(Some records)
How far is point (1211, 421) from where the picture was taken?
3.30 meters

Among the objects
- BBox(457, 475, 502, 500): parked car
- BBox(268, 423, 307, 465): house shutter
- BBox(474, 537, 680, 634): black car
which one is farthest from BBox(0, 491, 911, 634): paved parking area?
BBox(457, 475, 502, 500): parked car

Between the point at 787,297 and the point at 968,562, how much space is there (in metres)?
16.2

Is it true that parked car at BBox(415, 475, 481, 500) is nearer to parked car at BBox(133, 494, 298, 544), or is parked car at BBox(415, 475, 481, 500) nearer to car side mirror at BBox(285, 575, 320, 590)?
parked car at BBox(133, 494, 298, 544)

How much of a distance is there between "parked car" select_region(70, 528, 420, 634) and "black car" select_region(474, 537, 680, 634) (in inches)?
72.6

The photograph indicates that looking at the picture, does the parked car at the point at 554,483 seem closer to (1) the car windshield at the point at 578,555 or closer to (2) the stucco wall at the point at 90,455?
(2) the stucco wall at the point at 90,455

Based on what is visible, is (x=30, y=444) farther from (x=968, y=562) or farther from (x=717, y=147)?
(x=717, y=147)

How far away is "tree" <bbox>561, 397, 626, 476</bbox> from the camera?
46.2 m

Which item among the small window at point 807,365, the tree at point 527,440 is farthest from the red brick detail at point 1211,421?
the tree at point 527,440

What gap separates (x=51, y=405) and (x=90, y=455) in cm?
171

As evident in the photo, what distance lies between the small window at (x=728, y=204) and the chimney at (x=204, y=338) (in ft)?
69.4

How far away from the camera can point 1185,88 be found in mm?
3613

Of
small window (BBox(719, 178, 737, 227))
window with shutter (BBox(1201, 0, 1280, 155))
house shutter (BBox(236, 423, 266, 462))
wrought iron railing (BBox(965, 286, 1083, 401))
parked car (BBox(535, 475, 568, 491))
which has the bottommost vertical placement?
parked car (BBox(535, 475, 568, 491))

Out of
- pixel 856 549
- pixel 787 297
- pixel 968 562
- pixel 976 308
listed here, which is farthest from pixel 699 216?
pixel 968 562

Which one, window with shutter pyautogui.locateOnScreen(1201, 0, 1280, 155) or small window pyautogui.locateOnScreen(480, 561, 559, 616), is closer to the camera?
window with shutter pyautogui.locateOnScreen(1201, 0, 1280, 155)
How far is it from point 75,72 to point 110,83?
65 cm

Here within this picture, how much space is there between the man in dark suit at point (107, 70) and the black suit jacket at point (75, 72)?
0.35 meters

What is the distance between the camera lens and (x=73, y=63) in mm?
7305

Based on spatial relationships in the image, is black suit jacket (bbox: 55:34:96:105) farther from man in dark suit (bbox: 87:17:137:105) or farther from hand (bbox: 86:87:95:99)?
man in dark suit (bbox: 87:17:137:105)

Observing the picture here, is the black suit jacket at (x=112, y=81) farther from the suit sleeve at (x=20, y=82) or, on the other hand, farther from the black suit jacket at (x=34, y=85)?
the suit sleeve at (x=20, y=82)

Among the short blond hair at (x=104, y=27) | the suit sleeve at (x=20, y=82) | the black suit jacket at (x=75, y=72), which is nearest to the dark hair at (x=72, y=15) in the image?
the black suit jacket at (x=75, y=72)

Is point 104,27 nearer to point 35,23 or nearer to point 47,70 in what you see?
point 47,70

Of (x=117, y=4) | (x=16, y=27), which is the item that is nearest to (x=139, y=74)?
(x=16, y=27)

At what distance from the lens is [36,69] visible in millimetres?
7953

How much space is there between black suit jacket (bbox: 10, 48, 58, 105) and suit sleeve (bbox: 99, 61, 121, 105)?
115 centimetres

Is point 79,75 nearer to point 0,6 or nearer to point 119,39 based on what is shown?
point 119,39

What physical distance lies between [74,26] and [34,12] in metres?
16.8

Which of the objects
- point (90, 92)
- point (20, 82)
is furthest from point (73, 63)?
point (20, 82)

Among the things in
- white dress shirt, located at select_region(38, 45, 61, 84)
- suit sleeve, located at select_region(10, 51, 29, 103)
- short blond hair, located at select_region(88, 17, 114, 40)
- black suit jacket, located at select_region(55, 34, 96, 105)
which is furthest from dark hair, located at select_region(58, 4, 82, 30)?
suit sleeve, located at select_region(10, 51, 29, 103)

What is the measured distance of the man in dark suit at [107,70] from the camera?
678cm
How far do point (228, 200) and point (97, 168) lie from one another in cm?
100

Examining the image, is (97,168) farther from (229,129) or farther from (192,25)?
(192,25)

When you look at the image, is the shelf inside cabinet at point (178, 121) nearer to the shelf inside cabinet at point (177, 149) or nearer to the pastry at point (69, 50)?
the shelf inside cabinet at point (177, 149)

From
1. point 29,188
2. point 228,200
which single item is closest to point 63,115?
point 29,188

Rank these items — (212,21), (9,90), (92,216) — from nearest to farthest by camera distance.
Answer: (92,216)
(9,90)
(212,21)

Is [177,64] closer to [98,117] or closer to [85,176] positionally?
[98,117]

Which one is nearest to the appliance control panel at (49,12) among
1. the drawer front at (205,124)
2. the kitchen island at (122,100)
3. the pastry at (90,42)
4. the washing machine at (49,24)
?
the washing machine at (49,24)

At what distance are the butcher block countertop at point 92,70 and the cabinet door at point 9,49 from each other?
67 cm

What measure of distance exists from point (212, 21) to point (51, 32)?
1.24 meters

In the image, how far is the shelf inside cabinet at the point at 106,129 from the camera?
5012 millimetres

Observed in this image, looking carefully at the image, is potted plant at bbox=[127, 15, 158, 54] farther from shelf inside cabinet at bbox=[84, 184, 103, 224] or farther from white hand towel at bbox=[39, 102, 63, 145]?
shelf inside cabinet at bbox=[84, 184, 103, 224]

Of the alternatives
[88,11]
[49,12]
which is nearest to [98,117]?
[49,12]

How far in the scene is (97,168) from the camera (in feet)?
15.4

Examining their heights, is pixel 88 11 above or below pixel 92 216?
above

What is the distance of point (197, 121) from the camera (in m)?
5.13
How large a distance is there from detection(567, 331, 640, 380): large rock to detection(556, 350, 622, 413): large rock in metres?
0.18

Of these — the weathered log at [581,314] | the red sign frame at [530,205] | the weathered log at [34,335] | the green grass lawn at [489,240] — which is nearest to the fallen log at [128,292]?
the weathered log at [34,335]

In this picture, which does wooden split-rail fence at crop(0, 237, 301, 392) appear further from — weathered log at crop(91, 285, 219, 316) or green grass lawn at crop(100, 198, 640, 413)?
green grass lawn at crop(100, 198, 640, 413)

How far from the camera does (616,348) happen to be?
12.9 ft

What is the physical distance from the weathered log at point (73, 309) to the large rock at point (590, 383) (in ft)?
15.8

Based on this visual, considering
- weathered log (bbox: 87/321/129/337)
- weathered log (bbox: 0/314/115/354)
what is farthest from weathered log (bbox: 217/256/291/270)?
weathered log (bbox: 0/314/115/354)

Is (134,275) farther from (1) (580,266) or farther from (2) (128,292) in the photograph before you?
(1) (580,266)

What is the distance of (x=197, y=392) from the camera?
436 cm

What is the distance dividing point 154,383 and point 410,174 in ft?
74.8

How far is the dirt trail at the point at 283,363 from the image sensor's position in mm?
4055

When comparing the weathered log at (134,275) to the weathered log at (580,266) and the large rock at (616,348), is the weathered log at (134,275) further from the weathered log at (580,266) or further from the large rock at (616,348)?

GOAL | Give back every line of the material above, unchanged and in the same order.

EXERCISE RESPONSE |
How far is point (1211, 421) from where the picture was taken?
3.30 meters

Among the objects
- BBox(457, 475, 502, 500): parked car
- BBox(268, 423, 307, 465): house shutter
- BBox(474, 537, 680, 634): black car
which one is farthest from BBox(0, 491, 911, 634): paved parking area?
BBox(457, 475, 502, 500): parked car

Between the point at 787,297 and the point at 968,562, how much space is there (in metres)?
16.2

Is it true that parked car at BBox(415, 475, 481, 500) is nearer to parked car at BBox(133, 494, 298, 544), or is parked car at BBox(415, 475, 481, 500) nearer to car side mirror at BBox(285, 575, 320, 590)?
parked car at BBox(133, 494, 298, 544)

How much of a distance is there between "parked car" select_region(70, 528, 420, 634) and "black car" select_region(474, 537, 680, 634) (in inches)?
72.6

The photograph indicates that looking at the picture, does the parked car at the point at 554,483 seem closer to (1) the car windshield at the point at 578,555 or closer to (2) the stucco wall at the point at 90,455?
(2) the stucco wall at the point at 90,455

Based on what is visible, is (x=30, y=444) farther from (x=968, y=562) or farther from (x=717, y=147)?
(x=717, y=147)

How far away is "tree" <bbox>561, 397, 626, 476</bbox> from the camera?
46.2 m

Which item among the small window at point 807,365, the tree at point 527,440 is farthest from the red brick detail at point 1211,421?
the tree at point 527,440

What gap separates (x=51, y=405) and (x=90, y=455) in cm?
171

As evident in the photo, what distance lies between the small window at (x=728, y=204) and the chimney at (x=204, y=338) (in ft)?
69.4

How far away from the camera can point 1185,88 be found in mm?
3613

Of
small window (BBox(719, 178, 737, 227))
window with shutter (BBox(1201, 0, 1280, 155))
house shutter (BBox(236, 423, 266, 462))
wrought iron railing (BBox(965, 286, 1083, 401))
parked car (BBox(535, 475, 568, 491))
which has the bottommost vertical placement?
parked car (BBox(535, 475, 568, 491))

Out of
- pixel 856 549
- pixel 787 297
- pixel 968 562
- pixel 976 308
listed here, which is farthest from pixel 699 216?
pixel 968 562

Which one, window with shutter pyautogui.locateOnScreen(1201, 0, 1280, 155) or small window pyautogui.locateOnScreen(480, 561, 559, 616), is closer to the camera?
window with shutter pyautogui.locateOnScreen(1201, 0, 1280, 155)
How far is it from point 75,72 to point 110,83?
65 cm

Here within this picture, how much space is there between the man in dark suit at point (107, 70) and the black suit jacket at point (75, 72)?
0.35 meters

What is the distance between the camera lens and (x=73, y=63) in mm?
7305

Based on spatial relationships in the image, is black suit jacket (bbox: 55:34:96:105) farther from man in dark suit (bbox: 87:17:137:105) or farther from hand (bbox: 86:87:95:99)?
man in dark suit (bbox: 87:17:137:105)

Observing the picture here, is the black suit jacket at (x=112, y=81) farther from the suit sleeve at (x=20, y=82) or, on the other hand, farther from the black suit jacket at (x=34, y=85)?
the suit sleeve at (x=20, y=82)

Among the short blond hair at (x=104, y=27) | the suit sleeve at (x=20, y=82) | the black suit jacket at (x=75, y=72), which is nearest to the dark hair at (x=72, y=15) in the image?
the black suit jacket at (x=75, y=72)

Is point 104,27 nearer to point 35,23 or nearer to point 47,70 in what you see?
point 47,70

Of (x=117, y=4) | (x=16, y=27), which is the item that is nearest to (x=139, y=74)?
(x=16, y=27)

At what distance from the lens is [36,69] visible in millimetres?
7953

How much space is there between black suit jacket (bbox: 10, 48, 58, 105) and suit sleeve (bbox: 99, 61, 121, 105)?
115 centimetres

Is point 79,75 nearer to point 0,6 or nearer to point 119,39 based on what is shown?
point 119,39

What physical distance lies between [74,26] and [34,12] in metres?
16.8

Which of the objects
- point (90, 92)
- point (20, 82)
is furthest from point (73, 63)?
point (20, 82)

Among the things in
- white dress shirt, located at select_region(38, 45, 61, 84)
- suit sleeve, located at select_region(10, 51, 29, 103)
- short blond hair, located at select_region(88, 17, 114, 40)
- black suit jacket, located at select_region(55, 34, 96, 105)
which is furthest from dark hair, located at select_region(58, 4, 82, 30)?
suit sleeve, located at select_region(10, 51, 29, 103)

What is the measured distance of the man in dark suit at [107,70] from the camera?
678cm
How far do point (228, 200) and point (97, 168) lie from one another in cm?
100

Examining the image, is (97,168) farther from (229,129) or farther from (192,25)?
(192,25)

When you look at the image, is the shelf inside cabinet at point (178, 121) nearer to the shelf inside cabinet at point (177, 149) or nearer to the pastry at point (69, 50)?
the shelf inside cabinet at point (177, 149)

From
1. point 29,188
2. point 228,200
which single item is closest to point 63,115?
point 29,188

Rank these items — (212,21), (9,90), (92,216) — from nearest to farthest by camera distance.
Answer: (92,216)
(9,90)
(212,21)

Is [177,64] closer to [98,117] or closer to [85,176] positionally?
[98,117]

Which one is nearest to the appliance control panel at (49,12) among
1. the drawer front at (205,124)
2. the kitchen island at (122,100)
3. the pastry at (90,42)
4. the washing machine at (49,24)
?
the washing machine at (49,24)

At what distance are the butcher block countertop at point 92,70 and the cabinet door at point 9,49 from each other?
67 cm

What measure of distance exists from point (212, 21) to point (51, 32)?
1.24 meters

In the image, how far is the shelf inside cabinet at the point at 106,129 from the camera?
5012 millimetres

Observed in this image, looking carefully at the image, is potted plant at bbox=[127, 15, 158, 54] farther from shelf inside cabinet at bbox=[84, 184, 103, 224] or farther from white hand towel at bbox=[39, 102, 63, 145]?
shelf inside cabinet at bbox=[84, 184, 103, 224]

Of the alternatives
[88,11]
[49,12]
which is nearest to [98,117]?
[49,12]

How far in the scene is (97,168) from the camera (in feet)?
15.4

Examining their heights, is pixel 88 11 above or below pixel 92 216?
above

What is the distance of point (197, 121) from the camera (in m)?
5.13
How large a distance is there from detection(567, 331, 640, 380): large rock to detection(556, 350, 622, 413): large rock in metres?
0.18

Of these — the weathered log at [581,314] | the red sign frame at [530,205] | the weathered log at [34,335] | the green grass lawn at [489,240] — which is nearest to the fallen log at [128,292]?
the weathered log at [34,335]

In this picture, which does wooden split-rail fence at crop(0, 237, 301, 392) appear further from — weathered log at crop(91, 285, 219, 316) or green grass lawn at crop(100, 198, 640, 413)?
green grass lawn at crop(100, 198, 640, 413)

How far from the camera does (616,348) happen to be?
12.9 ft

What is the physical distance from the weathered log at point (73, 309) to the large rock at point (590, 383) (in ft)?
15.8

Based on this visual, considering
- weathered log (bbox: 87/321/129/337)
- weathered log (bbox: 0/314/115/354)
what is farthest from weathered log (bbox: 217/256/291/270)?
weathered log (bbox: 0/314/115/354)

Is (134,275) farther from (1) (580,266) or farther from (2) (128,292) in the photograph before you?
(1) (580,266)

What is the distance of (x=197, y=392) from the camera?
436 cm

What is the distance dividing point 154,383 and point 410,174 in ft?
74.8

How far is the dirt trail at the point at 283,363 from the image sensor's position in mm?
4055

When comparing the weathered log at (134,275) to the weathered log at (580,266) and the large rock at (616,348), is the weathered log at (134,275) further from the weathered log at (580,266) or further from the large rock at (616,348)?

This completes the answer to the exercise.